With large rooms and tall ceilings, the upstairs still felt like a full house while downstairs managed one two bedroom apartment of 800 SF and a large 450 sf studio. The laundry room was accessible of from outside so everyone had access to the laundry room.
The inside stairwell that connected the floors was walled up so each apartment has it's own entrance from the outside. Each feels like a separate home on the small piece of land.
When I took over, 60 years later, it was time to upgrade. Hence remodel all the kitchens, bathrooms, living rooms and add a couple of half baths. It was a vertical learning curve. In the beginning I was overwhelmed with too many decisions and a lot of insecurity.
What would other people think of my choices? What is everyone else doing? What's new? What's right? Should I use porcelain or natural stone tile? Go contemporary or traditional?
Here is what I learned: It doesn't matter. What matters is what I think is right and the way to go about a multi-room remodeling is to break it down.
1. Focus on one room at the time. Get the full concept and materials picked out for one room. Number the rooms after that, such as Bath #1, bath #2 etc.
2. Consider a theme for the project. Is your home contemporary or transitional? Think of theme in terms of a fully spare architectural feel or more traditional in a Victorian sense or is your home somewhere in between.
3. When considering materials, keep one thing in mind: Will you get tired of looking at something. Does "it" look cute now, but after a month you will wonder what you were thinking?
4. Don't go with trends. Something may be big now, but is the design going stand the test of time. A trendy backsplash will scream what year it was installed.
5. There are no rules, no good, bad, right or wrong. What is "right" is what you want. It's your house and your money. Don't let anyone else tell you what you should pick or spend.
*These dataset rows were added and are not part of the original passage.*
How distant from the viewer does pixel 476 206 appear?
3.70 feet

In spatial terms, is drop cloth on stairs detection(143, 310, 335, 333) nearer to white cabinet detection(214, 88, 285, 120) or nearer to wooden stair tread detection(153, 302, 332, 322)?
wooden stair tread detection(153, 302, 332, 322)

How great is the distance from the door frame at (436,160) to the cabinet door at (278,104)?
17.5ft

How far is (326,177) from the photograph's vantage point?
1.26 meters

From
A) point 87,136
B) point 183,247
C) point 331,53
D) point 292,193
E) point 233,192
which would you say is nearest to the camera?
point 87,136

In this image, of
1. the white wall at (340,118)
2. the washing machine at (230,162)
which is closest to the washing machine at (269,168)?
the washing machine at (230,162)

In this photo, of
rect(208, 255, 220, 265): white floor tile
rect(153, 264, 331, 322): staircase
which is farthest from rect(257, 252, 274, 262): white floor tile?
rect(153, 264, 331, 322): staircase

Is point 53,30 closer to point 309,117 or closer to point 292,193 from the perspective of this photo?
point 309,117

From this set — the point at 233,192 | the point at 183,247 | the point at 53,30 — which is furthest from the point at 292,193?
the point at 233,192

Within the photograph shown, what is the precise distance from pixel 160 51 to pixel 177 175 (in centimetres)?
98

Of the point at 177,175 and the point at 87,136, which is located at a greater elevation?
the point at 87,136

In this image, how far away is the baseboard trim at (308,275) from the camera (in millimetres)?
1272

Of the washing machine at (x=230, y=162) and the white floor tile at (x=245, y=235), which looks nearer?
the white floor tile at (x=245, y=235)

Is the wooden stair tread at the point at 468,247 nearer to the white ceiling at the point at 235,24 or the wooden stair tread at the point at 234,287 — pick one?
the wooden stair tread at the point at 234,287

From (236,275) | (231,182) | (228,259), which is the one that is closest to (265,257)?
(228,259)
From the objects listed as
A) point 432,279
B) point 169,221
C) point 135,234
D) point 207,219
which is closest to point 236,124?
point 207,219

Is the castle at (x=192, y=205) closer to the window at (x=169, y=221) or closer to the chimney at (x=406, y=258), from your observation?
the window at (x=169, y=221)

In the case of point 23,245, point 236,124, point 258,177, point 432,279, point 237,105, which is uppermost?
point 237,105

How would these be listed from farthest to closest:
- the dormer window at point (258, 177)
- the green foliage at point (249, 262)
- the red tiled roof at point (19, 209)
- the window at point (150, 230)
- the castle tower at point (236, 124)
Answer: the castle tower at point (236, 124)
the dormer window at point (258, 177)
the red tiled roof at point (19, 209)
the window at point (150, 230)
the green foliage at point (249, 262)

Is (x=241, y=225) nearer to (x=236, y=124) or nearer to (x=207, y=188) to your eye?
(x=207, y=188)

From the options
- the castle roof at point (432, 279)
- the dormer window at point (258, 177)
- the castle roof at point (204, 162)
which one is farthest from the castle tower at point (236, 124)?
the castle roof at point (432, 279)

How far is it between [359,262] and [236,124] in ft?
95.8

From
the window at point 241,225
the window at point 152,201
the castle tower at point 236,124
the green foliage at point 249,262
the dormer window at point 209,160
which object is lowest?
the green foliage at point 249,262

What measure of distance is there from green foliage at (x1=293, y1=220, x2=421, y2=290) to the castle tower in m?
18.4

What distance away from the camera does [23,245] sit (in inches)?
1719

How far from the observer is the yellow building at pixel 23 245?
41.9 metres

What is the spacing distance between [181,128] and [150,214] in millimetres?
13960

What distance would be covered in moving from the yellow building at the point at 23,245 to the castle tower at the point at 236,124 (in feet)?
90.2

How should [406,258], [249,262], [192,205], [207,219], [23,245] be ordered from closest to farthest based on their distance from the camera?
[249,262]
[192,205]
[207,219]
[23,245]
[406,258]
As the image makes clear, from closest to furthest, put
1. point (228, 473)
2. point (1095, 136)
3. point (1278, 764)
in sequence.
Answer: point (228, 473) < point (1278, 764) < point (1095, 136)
As I progressed in my multi-room remodeling experience I became much more adept at project management as well. I learned a very important lesson after the first bathroom: Always, always have all your materials waiting for the contractor, not the other way around. Have every towel rod, door handle, trim piece picked out and waiting to be installed. If the contractor doesn't give you at least one month to pick your materials or can't tell you how many square feet of tile you need for a room, get another contractor. Those are basic to a successful job and a professional contractor.
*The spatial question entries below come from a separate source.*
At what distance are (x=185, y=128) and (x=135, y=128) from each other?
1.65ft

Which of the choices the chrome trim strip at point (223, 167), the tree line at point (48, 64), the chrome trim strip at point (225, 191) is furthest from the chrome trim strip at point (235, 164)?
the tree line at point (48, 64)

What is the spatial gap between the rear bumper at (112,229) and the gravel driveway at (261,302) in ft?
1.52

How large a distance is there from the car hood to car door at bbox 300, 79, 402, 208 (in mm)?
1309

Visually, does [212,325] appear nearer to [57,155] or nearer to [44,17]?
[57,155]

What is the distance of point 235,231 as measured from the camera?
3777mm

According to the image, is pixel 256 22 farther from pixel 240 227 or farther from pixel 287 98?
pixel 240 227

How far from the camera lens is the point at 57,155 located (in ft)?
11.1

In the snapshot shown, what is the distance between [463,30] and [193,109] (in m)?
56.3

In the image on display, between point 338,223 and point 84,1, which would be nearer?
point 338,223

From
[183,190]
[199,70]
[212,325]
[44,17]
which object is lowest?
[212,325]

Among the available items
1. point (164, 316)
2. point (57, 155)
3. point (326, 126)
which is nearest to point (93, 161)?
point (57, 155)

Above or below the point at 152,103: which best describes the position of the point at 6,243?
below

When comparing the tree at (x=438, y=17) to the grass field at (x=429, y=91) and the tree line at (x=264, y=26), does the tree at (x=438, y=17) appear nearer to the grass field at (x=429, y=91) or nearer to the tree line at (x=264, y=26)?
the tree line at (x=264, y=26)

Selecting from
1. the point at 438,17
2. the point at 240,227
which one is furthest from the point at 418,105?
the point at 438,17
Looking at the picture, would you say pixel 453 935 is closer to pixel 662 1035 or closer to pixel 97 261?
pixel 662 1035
Finally, never remodel with what you think other people will want when you sell your home. No one buys your home because of the color of paint you used or the tile you chose for the bathroom. No matter how beautiful you think your choices are, no one else cares or they are going to wonder, "What was she thinking?" People buy homes for the location and number of bedrooms and bathrooms. Everyone is going to put their own finger print on the house, so do what you want.
Trust your decisions. It's your house and your money.